Task: Begin with the line that contains "request_url: https://www.google.com/recaptcha/api2/aframe" and transcribe each line after it, up to and including the last line of the listing below.

Exercise data:
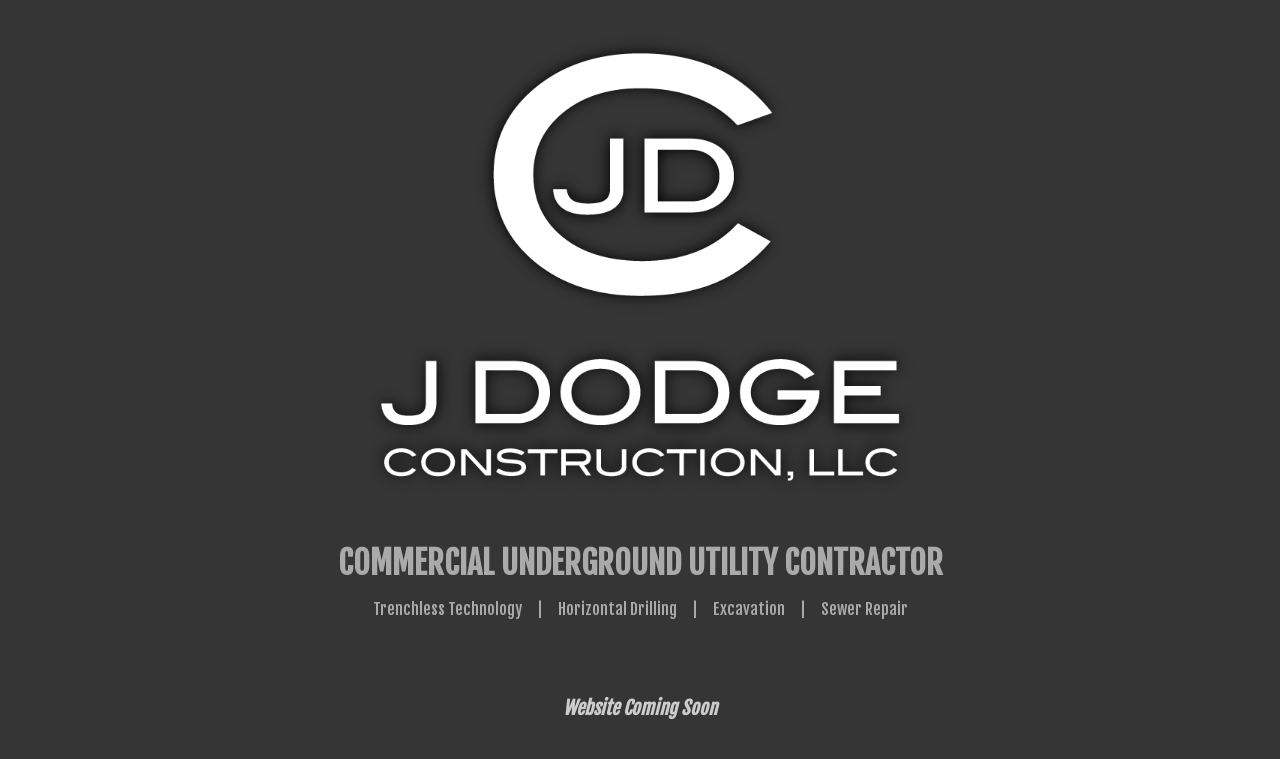

--- FILE ---
content_type: text/html
request_url: http://jdodge.com/?lib/the-iron-pirate
body_size: 967
content:
<!DOCTYPE HTML>
<!--
	Highlights by HTML5 UP
	html5up.net | @n33co
	Free for personal and commercial use under the CCA 3.0 license (html5up.net/license)
-->
<html>
	<head>
		<title>J Dodge Construction - Commercial Underground Utility Contractor</title>
		<meta charset="utf-8" />
		<meta name="viewport" content="width=device-width, initial-scale=1" />
    <link rel="stylesheet" type="text/css" href="https://fonts.googleapis.com/css?family=Fjalla One">
		<style>
		  body {
		  	background-color: #353535;
		  	color:#aaa;
		  	font-family: 'Fjalla One', sans-serif;
		  	text-align: center;
		  	margin: auto;
		  	line-height: 120%;
		  	}
		  	#logo {
		  		width:100%;
		  		max-width:600px;
		  	}
		  	h1 {
		  		line-height: 100%;
		  	}
		  	h3 {
		  		color:#ccc;
		  		letter-spacing: 110%;
		  		font-style: italic;
		  		margin-top:80px;
		  	}
		  	#rose-city-logo{
		  		width:50%;
		  		max-width:140px;
		  	}
		</style>
	</head>
	<body>
		<div>
			<img id="logo" src="assets/jdodge-logo-white2-800.png">
			<h1>COMMERCIAL UNDERGROUND UTILITY CONTRACTOR</h1>
			<p>Trenchless Technology &nbsp;&nbsp;&nbsp; | &nbsp;&nbsp;&nbsp; Horizontal Drilling &nbsp;&nbsp;&nbsp; | &nbsp;&nbsp;&nbsp; Excavation &nbsp;&nbsp;&nbsp; | &nbsp;&nbsp;&nbsp; Sewer Repair</p>
			<h3>Website Coming Soon</h3>
			<p>Residential Division</p>
			<a href="http://rosecitysewer.com" target="_blank"><img id="rose-city-logo" src="assets/rose-city-logo-stack.png"></a>
			<br /><br /><br /><br /><br />
		</div>
		<footer>
			&copy; 2015
			<script language="JavaScript">
        var d=new Date();
        yr=d.getFullYear();
        if (yr!=2015)
        document.write("- "+yr);</script>
	    J Dodge Construction LLC, All Rights Reserved &nbsp;&nbsp;&nbsp; | &nbsp;&nbsp;&nbsp; CCB# 161963 &nbsp;&nbsp;&nbsp; | &nbsp;&nbsp;&nbsp; (503) 247-7572
		</footer>

	</body>
</html>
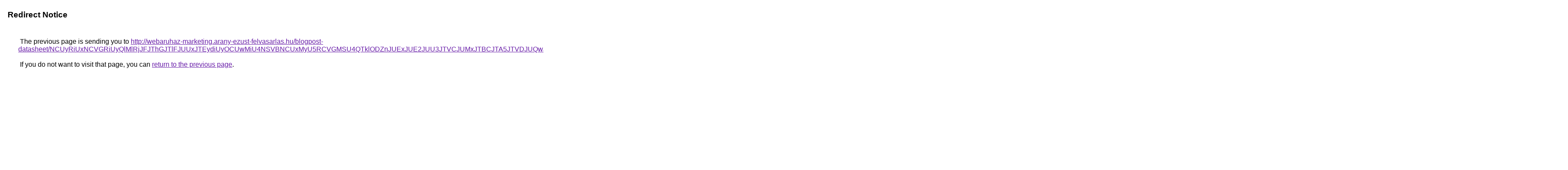

--- FILE ---
content_type: text/html; charset=UTF-8
request_url: https://images.google.com.ag/url?q=http%3A%2F%2Fwebaruhaz-marketing.arany-ezust-felvasarlas.hu%2Fblogpost-datasheet%2FNCUyRiUxNCVGRiUyQlMlRjJFJThGJTlFJUUxJTEydiUyOCUwMiU4NSVBNCUxMyU5RCVGMSU4QTklODZnJUExJUE2JUU3JTVCJUMxJTBCJTA5JTVDJUQwJTExJUZEJUM0ZXElQjElMkIlRDklOTJkJTgwJUM0JTEwJTgxMyUxNm8lOEMlMDElN0IlNUUuJUM1JTk1JUE4JTIzeUQlQzFOJTVEJTAzJThDJTBFSiU5QiUwMU0lMDlYJUUzJTExJUVFZyUwNDMlMTYlOUMlMjklMTQlMUIlOTg2JTJGJUI5JUQwZSVDRCU4NWljcUUlMkYlMkYlMDAlMUNOJTVCJUI3JTgzJUU5biVGMGIyJUNEJUI0JUJD
body_size: 675
content:
<html lang="en"><head><meta http-equiv="Content-Type" content="text/html; charset=UTF-8"><title>Redirect Notice</title><style>body,div,a{font-family:Roboto,Arial,sans-serif}body{background-color:var(--xhUGwc);margin-top:3px}div{color:var(--YLNNHc)}a:link{color:#681da8}a:visited{color:#681da8}a:active{color:#ea4335}div.mymGo{border-top:1px solid var(--gS5jXb);border-bottom:1px solid var(--gS5jXb);background:var(--aYn2S);margin-top:1em;width:100%}div.aXgaGb{padding:0.5em 0;margin-left:10px}div.fTk7vd{margin-left:35px;margin-top:35px}</style></head><body><div class="mymGo"><div class="aXgaGb"><font style="font-size:larger"><b>Redirect Notice</b></font></div></div><div class="fTk7vd">&nbsp;The previous page is sending you to <a href="http://webaruhaz-marketing.arany-ezust-felvasarlas.hu/blogpost-datasheet/[base64]">http://webaruhaz-marketing.arany-ezust-felvasarlas.hu/blogpost-datasheet/[base64]</a>.<br><br>&nbsp;If you do not want to visit that page, you can <a href="#" id="tsuid_d6Y6aeO8F_qtw8cPqOHTwAs_1">return to the previous page</a>.<script nonce="-1DuQ8UWNeI7zMy4emNv3w">(function(){var id='tsuid_d6Y6aeO8F_qtw8cPqOHTwAs_1';(function(){document.getElementById(id).onclick=function(){window.history.back();return!1};}).call(this);})();(function(){var id='tsuid_d6Y6aeO8F_qtw8cPqOHTwAs_1';var ct='originlink';var oi='unauthorizedredirect';(function(){document.getElementById(id).onmousedown=function(){var b=document&&document.referrer,a="encodeURIComponent"in window?encodeURIComponent:escape,c="";b&&(c=a(b));(new Image).src="/url?sa=T&url="+c+"&oi="+a(oi)+"&ct="+a(ct);return!1};}).call(this);})();</script><br><br><br></div></body></html>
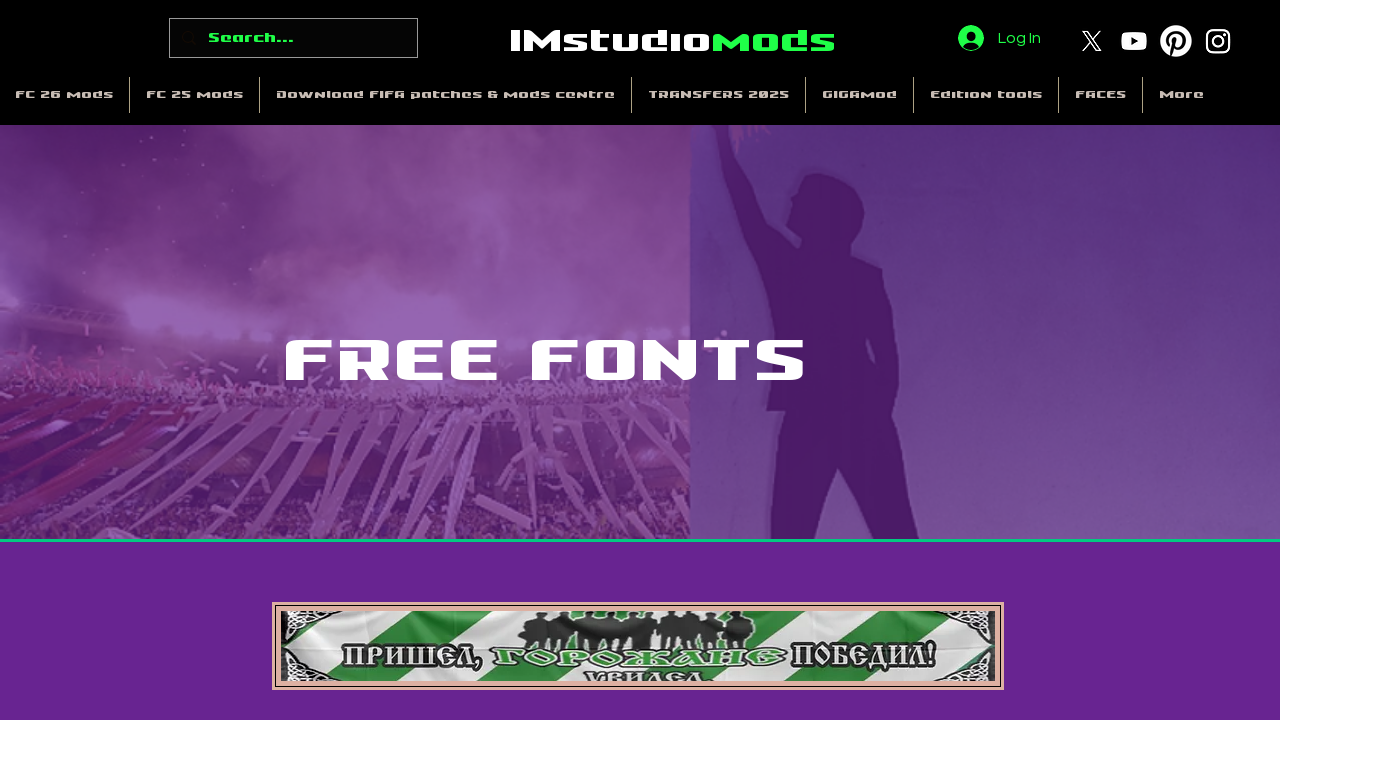

--- FILE ---
content_type: text/html; charset=utf-8
request_url: https://accounts.google.com/o/oauth2/postmessageRelay?parent=https%3A%2F%2Fstatic.parastorage.com&jsh=m%3B%2F_%2Fscs%2Fabc-static%2F_%2Fjs%2Fk%3Dgapi.lb.en.OE6tiwO4KJo.O%2Fd%3D1%2Frs%3DAHpOoo_Itz6IAL6GO-n8kgAepm47TBsg1Q%2Fm%3D__features__
body_size: 161
content:
<!DOCTYPE html><html><head><title></title><meta http-equiv="content-type" content="text/html; charset=utf-8"><meta http-equiv="X-UA-Compatible" content="IE=edge"><meta name="viewport" content="width=device-width, initial-scale=1, minimum-scale=1, maximum-scale=1, user-scalable=0"><script src='https://ssl.gstatic.com/accounts/o/2580342461-postmessagerelay.js' nonce="oYEw0bs0z65AQbpnITbwwQ"></script></head><body><script type="text/javascript" src="https://apis.google.com/js/rpc:shindig_random.js?onload=init" nonce="oYEw0bs0z65AQbpnITbwwQ"></script></body></html>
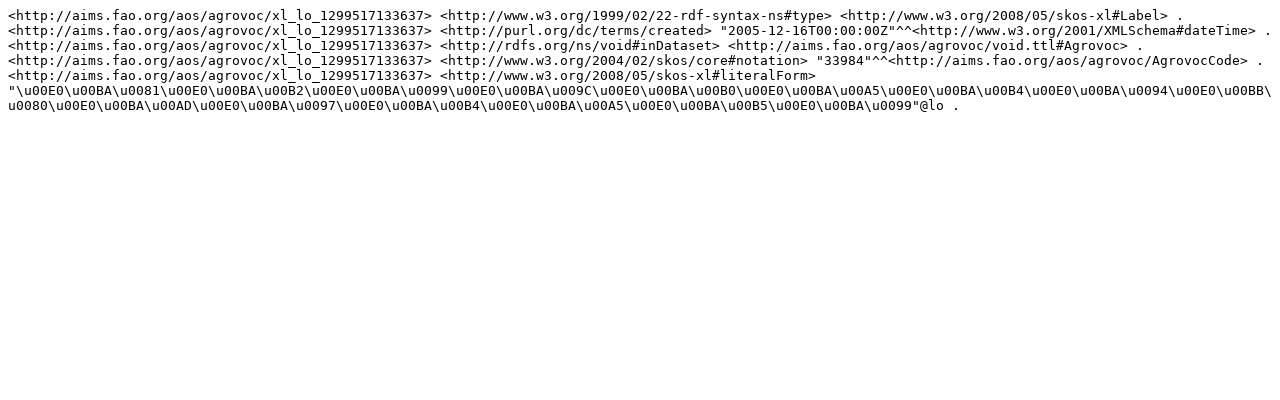

--- FILE ---
content_type: text/plain; charset=UTF-8
request_url: https://aims.fao.org/aos/agrovoc/xl_lo_1299517133637.nt
body_size: 249
content:
<http://aims.fao.org/aos/agrovoc/xl_lo_1299517133637> <http://www.w3.org/1999/02/22-rdf-syntax-ns#type> <http://www.w3.org/2008/05/skos-xl#Label> .
<http://aims.fao.org/aos/agrovoc/xl_lo_1299517133637> <http://purl.org/dc/terms/created> "2005-12-16T00:00:00Z"^^<http://www.w3.org/2001/XMLSchema#dateTime> .
<http://aims.fao.org/aos/agrovoc/xl_lo_1299517133637> <http://rdfs.org/ns/void#inDataset> <http://aims.fao.org/aos/agrovoc/void.ttl#Agrovoc> .
<http://aims.fao.org/aos/agrovoc/xl_lo_1299517133637> <http://www.w3.org/2004/02/skos/core#notation> "33984"^^<http://aims.fao.org/aos/agrovoc/AgrovocCode> .
<http://aims.fao.org/aos/agrovoc/xl_lo_1299517133637> <http://www.w3.org/2008/05/skos-xl#literalForm> "\u00E0\u00BA\u0081\u00E0\u00BA\u00B2\u00E0\u00BA\u0099\u00E0\u00BA\u009C\u00E0\u00BA\u00B0\u00E0\u00BA\u00A5\u00E0\u00BA\u00B4\u00E0\u00BA\u0094\u00E0\u00BB\u0080\u00E0\u00BA\u00AD\u00E0\u00BA\u0097\u00E0\u00BA\u00B4\u00E0\u00BA\u00A5\u00E0\u00BA\u00B5\u00E0\u00BA\u0099"@lo .
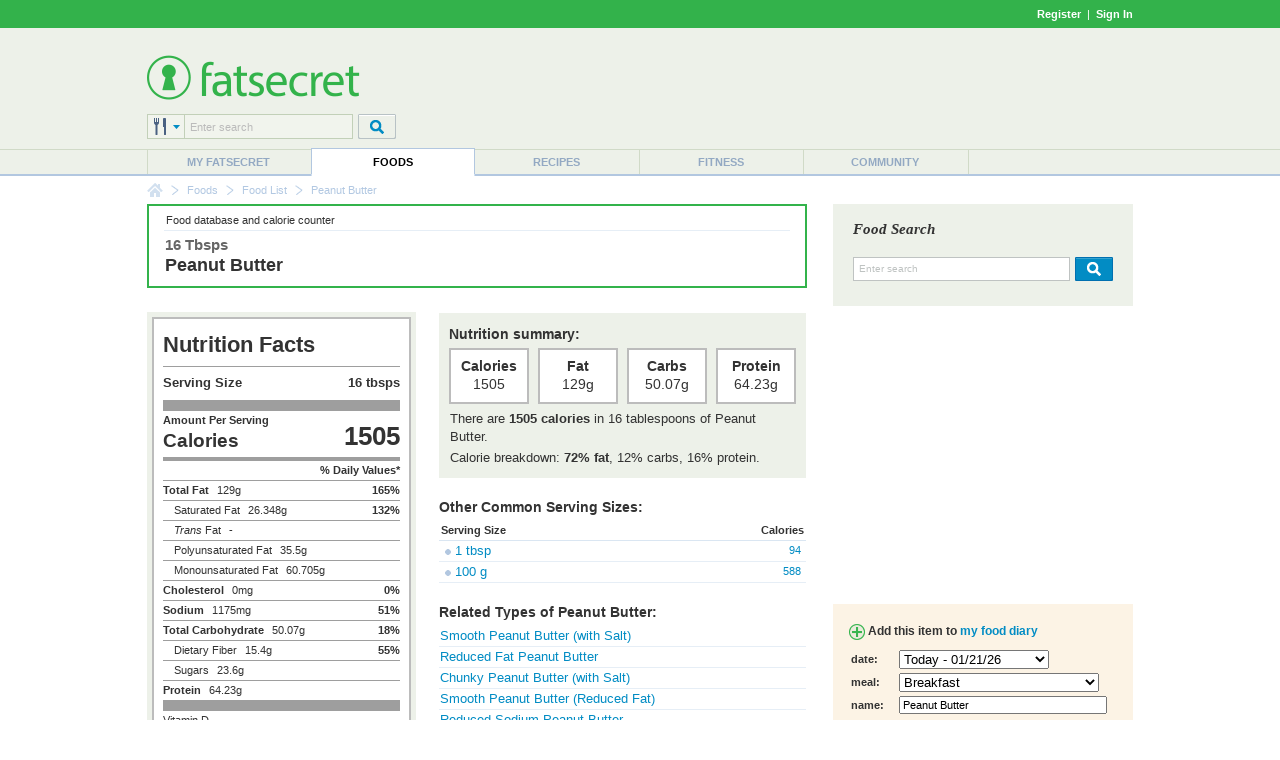

--- FILE ---
content_type: text/html; charset=utf-8
request_url: https://www.google.com/recaptcha/api2/aframe
body_size: 268
content:
<!DOCTYPE HTML><html><head><meta http-equiv="content-type" content="text/html; charset=UTF-8"></head><body><script nonce="WbSI63Wjoq3tHQy3aZqqLA">/** Anti-fraud and anti-abuse applications only. See google.com/recaptcha */ try{var clients={'sodar':'https://pagead2.googlesyndication.com/pagead/sodar?'};window.addEventListener("message",function(a){try{if(a.source===window.parent){var b=JSON.parse(a.data);var c=clients[b['id']];if(c){var d=document.createElement('img');d.src=c+b['params']+'&rc='+(localStorage.getItem("rc::a")?sessionStorage.getItem("rc::b"):"");window.document.body.appendChild(d);sessionStorage.setItem("rc::e",parseInt(sessionStorage.getItem("rc::e")||0)+1);localStorage.setItem("rc::h",'1768965285314');}}}catch(b){}});window.parent.postMessage("_grecaptcha_ready", "*");}catch(b){}</script></body></html>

Exercise answer:
request_url: https://www.google.com/recaptcha/api2/aframe
body_size: 268
content:
<!DOCTYPE HTML><html><head><meta http-equiv="content-type" content="text/html; charset=UTF-8"></head><body><script nonce="WbSI63Wjoq3tHQy3aZqqLA">/** Anti-fraud and anti-abuse applications only. See google.com/recaptcha */ try{var clients={'sodar':'https://pagead2.googlesyndication.com/pagead/sodar?'};window.addEventListener("message",function(a){try{if(a.source===window.parent){var b=JSON.parse(a.data);var c=clients[b['id']];if(c){var d=document.createElement('img');d.src=c+b['params']+'&rc='+(localStorage.getItem("rc::a")?sessionStorage.getItem("rc::b"):"");window.document.body.appendChild(d);sessionStorage.setItem("rc::e",parseInt(sessionStorage.getItem("rc::e")||0)+1);localStorage.setItem("rc::h",'1768965285314');}}}catch(b){}});window.parent.postMessage("_grecaptcha_ready", "*");}catch(b){}</script></body></html>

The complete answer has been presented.